Cela signifie que nous devons assurer l'accès aux technologies qui rendront possible un développement basé sur le numérique et la transition énergétique ; cela signifie qu'il nous faut développer la connectivité et les infrastructures qui permettront une plus grande efficience et une diversification de la production ; et cela signifie que nous devons créer un système commercial mondial où les pays peuvent s'insérer pour être compétitifs, en créant des emplois de qualité, en particulier pour les femmes et les jeunes.

Rebeca Grynspan, Secrétaire générale de la Conférence des Nations Unies sur le commerce et le développement
© CNUCED
© UNCTAD

La transition énergétique offre une occasion unique de le faire. Les investissements dans les énergies renouvelables et les technologies vertes peuvent générer de nouveaux emplois, favoriser la réduction des émissions et la croissance économique.

La transition énergétique peut également renforcer les capacités des pays en développement, dont beaucoup sont riches en minerais essentiels à cette transition verte. Enfin, elle peut créer de nouvelles chaînes d'approvisionnement mondiales, en appliquant au XXIe siècle les dures leçons apprises au XXe siècle.

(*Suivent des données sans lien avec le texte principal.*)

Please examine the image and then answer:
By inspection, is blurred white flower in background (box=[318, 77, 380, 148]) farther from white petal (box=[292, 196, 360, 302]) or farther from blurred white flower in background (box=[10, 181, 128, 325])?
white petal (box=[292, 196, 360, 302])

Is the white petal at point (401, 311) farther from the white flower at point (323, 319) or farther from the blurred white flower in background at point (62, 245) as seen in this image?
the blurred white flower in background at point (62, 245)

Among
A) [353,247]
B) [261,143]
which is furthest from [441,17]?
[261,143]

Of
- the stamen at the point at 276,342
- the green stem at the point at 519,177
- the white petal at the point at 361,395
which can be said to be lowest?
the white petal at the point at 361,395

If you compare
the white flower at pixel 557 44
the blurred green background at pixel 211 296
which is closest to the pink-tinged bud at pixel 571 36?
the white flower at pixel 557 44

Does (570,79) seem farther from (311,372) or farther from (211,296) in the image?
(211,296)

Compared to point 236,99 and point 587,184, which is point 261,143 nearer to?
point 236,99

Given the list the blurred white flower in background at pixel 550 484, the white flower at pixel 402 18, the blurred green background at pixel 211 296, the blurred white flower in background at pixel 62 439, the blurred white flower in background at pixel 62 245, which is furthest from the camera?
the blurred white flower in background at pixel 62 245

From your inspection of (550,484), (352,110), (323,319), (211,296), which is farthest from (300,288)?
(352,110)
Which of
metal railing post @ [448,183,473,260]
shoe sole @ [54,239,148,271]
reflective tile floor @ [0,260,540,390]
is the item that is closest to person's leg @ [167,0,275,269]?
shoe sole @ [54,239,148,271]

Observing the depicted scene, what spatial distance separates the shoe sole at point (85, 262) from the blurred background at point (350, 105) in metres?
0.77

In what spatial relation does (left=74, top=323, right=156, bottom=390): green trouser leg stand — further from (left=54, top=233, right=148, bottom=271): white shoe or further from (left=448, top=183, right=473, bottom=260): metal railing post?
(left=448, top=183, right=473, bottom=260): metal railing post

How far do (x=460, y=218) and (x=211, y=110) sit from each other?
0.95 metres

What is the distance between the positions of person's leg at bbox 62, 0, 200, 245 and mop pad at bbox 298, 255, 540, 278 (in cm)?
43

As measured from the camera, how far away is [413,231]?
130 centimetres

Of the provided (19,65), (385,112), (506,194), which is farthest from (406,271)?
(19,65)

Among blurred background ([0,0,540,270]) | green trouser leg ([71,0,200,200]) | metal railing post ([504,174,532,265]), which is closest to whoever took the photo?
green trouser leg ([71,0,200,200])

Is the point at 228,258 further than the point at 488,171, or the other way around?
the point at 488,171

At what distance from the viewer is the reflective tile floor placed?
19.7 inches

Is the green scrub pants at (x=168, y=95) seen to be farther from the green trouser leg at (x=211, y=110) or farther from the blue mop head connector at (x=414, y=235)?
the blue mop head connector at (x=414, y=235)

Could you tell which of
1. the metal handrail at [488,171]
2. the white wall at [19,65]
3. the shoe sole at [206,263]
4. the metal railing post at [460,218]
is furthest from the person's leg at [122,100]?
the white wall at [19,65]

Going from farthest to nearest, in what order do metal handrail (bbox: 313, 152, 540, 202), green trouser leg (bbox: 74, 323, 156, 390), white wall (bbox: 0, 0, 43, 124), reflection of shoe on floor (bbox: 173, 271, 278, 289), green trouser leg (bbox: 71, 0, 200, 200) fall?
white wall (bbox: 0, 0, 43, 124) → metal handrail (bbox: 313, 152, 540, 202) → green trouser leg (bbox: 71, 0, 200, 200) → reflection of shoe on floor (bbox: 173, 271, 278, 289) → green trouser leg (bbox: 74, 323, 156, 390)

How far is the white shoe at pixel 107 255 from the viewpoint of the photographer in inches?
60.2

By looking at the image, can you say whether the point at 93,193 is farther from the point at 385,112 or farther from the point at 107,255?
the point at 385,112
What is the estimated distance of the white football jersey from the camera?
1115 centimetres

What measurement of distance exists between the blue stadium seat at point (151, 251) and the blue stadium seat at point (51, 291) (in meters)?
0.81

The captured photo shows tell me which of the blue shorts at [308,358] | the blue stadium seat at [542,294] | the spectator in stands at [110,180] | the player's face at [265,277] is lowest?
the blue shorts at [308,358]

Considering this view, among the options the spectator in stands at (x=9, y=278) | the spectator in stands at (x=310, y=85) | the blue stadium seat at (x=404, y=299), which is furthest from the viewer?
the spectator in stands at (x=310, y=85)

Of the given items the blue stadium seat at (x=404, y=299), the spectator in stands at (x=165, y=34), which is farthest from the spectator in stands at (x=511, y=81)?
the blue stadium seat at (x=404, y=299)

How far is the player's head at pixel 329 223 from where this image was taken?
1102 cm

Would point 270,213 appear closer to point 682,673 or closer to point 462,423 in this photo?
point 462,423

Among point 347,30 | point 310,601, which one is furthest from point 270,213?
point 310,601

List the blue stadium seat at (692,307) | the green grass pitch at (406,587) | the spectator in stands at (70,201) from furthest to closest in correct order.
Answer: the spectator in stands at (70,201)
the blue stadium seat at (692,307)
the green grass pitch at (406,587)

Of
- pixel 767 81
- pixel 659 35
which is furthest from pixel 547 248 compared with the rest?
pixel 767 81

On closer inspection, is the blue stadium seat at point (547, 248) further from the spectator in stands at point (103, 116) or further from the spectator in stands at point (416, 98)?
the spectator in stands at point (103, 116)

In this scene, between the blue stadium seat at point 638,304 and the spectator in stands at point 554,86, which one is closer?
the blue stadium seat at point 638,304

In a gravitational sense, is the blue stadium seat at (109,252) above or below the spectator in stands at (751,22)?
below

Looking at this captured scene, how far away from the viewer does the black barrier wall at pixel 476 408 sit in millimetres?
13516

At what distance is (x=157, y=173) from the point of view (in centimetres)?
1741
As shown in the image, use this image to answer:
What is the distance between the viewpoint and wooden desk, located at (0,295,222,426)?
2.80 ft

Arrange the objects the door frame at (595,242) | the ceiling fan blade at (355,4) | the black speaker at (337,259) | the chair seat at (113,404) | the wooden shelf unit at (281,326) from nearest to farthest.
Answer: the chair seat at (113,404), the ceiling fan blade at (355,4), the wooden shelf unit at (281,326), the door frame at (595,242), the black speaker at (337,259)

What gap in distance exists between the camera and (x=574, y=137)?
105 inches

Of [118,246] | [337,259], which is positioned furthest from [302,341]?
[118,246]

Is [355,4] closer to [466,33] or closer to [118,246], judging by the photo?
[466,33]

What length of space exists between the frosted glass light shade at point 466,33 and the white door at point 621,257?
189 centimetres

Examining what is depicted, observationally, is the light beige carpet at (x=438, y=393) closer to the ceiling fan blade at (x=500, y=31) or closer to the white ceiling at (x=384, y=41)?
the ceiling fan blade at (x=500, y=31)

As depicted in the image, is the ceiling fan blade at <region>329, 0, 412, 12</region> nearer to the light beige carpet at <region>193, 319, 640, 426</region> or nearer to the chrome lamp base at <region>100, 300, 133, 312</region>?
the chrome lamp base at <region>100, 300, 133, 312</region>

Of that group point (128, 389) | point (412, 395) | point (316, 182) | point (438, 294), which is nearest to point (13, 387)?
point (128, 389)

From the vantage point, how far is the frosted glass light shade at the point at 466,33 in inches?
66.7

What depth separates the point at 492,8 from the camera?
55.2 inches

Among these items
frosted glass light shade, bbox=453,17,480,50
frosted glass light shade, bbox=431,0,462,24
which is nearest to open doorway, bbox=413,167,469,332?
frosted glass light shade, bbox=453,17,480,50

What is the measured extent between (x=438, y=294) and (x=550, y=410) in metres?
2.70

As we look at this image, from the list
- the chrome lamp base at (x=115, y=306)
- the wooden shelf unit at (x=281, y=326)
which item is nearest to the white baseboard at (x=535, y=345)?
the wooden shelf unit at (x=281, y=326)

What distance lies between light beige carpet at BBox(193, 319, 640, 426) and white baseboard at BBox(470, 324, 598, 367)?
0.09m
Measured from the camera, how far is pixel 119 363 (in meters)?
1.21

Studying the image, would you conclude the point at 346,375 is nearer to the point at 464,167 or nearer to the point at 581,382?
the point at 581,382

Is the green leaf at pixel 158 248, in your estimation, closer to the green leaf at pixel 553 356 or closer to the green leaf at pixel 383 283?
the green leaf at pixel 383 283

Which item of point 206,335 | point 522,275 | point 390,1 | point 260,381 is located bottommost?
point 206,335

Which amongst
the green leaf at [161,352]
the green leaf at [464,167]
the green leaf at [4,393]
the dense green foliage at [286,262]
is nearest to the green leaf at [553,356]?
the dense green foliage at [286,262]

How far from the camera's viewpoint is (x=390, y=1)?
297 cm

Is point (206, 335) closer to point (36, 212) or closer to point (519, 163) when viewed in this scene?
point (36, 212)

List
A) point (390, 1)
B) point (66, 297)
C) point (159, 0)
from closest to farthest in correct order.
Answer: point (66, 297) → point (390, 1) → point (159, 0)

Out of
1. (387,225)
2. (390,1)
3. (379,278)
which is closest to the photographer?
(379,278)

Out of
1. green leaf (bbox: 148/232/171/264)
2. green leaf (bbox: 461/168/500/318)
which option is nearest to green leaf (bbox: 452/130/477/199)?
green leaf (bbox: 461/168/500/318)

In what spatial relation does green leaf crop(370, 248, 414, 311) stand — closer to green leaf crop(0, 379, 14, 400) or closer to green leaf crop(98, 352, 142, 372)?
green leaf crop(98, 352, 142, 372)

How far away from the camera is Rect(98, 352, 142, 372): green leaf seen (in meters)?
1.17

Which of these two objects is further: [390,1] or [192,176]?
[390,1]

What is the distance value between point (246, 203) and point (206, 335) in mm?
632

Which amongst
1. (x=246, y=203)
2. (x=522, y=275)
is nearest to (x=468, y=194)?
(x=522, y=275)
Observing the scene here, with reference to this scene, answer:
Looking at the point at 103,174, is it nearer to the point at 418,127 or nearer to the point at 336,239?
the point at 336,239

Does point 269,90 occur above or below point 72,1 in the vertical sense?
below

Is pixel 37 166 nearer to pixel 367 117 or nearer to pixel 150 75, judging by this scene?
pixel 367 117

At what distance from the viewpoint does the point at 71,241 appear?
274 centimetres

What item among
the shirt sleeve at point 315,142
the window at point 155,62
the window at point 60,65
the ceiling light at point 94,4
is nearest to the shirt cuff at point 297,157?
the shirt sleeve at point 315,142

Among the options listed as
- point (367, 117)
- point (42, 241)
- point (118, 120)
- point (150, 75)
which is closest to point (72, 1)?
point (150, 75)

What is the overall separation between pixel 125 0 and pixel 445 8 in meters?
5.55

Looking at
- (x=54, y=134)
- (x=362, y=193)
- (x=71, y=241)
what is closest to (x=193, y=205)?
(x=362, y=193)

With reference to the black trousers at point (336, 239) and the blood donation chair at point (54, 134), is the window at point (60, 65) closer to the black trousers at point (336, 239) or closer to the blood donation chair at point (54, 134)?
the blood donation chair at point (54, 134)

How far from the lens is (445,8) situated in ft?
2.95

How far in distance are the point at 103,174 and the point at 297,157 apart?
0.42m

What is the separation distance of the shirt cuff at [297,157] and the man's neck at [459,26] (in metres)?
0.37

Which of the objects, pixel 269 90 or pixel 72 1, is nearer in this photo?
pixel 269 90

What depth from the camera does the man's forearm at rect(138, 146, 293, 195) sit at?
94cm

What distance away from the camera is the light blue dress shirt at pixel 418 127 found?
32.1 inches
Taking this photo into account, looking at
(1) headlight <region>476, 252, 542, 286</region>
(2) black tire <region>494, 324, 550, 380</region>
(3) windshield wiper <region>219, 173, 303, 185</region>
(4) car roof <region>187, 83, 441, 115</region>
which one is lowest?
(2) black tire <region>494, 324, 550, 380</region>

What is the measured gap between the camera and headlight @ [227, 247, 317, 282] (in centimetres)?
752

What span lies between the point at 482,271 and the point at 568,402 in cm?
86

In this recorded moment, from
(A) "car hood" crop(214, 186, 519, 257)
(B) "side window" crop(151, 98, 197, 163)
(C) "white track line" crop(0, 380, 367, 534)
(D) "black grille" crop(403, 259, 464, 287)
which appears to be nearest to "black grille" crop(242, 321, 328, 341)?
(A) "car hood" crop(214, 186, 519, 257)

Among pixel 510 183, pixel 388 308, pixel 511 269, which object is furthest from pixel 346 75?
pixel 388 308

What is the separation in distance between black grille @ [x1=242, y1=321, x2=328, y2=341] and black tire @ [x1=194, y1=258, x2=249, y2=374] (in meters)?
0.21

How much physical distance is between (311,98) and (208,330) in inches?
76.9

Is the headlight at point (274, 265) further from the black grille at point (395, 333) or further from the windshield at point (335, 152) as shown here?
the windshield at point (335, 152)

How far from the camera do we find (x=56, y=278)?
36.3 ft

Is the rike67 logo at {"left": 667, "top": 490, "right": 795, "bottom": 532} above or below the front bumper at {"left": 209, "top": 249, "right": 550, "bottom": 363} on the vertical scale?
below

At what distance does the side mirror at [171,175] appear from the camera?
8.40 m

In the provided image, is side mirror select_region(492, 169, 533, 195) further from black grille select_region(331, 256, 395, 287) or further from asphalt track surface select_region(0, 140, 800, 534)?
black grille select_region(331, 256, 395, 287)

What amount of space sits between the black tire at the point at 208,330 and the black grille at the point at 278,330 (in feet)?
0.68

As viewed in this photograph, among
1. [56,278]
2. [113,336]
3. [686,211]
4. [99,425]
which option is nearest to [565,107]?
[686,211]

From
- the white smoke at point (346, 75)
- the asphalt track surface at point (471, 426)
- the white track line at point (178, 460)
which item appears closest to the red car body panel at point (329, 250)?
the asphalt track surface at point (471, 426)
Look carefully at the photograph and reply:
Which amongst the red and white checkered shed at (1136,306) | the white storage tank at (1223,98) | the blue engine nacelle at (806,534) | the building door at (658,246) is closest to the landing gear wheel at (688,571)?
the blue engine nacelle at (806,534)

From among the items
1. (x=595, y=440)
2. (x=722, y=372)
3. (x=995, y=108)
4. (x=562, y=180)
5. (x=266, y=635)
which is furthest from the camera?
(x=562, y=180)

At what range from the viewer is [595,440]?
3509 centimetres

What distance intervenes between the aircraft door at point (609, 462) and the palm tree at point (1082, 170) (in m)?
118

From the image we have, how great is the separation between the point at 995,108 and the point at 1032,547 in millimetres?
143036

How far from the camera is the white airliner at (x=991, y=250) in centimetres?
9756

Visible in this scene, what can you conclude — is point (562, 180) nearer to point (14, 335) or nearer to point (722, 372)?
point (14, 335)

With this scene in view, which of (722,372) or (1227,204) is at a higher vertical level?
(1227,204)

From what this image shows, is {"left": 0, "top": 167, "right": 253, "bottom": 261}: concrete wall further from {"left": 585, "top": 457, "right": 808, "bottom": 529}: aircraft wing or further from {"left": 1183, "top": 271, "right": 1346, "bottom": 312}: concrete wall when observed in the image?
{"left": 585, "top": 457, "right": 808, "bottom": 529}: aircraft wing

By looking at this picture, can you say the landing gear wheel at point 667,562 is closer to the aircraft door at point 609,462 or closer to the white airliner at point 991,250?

L'ITC, qui se concentre sur les petites entreprises et le développement axé sur le commerce, est bien placé pour jouer un rôle clé dans cette transformation. En fournissant des formations, des services de conseil et un appui à l'accès aux marchés, l'ITC peut aider les petites entreprises à naviguer dans les complexités du commerce mondial et à saisir les opportunités des 60 prochaines années.

C'est la promesse de 1964, celle qui a donné naissance à la CNUCED et à l'ITC. C'est une promesse qui reste aussi pertinente et urgente aujourd'hui qu'elle l'était à l'époque. Saisissons ce moment pour réaffirmer cette promesse et construire un avenir meilleur pour tous grâce au commerce.

Rebeca Grynspan s'adressant à Pamela Coke-Hamilton, Directrice exécutive de l'ITC, lors de la réunion du Groupe consultatif commun de l'ITC en 2022.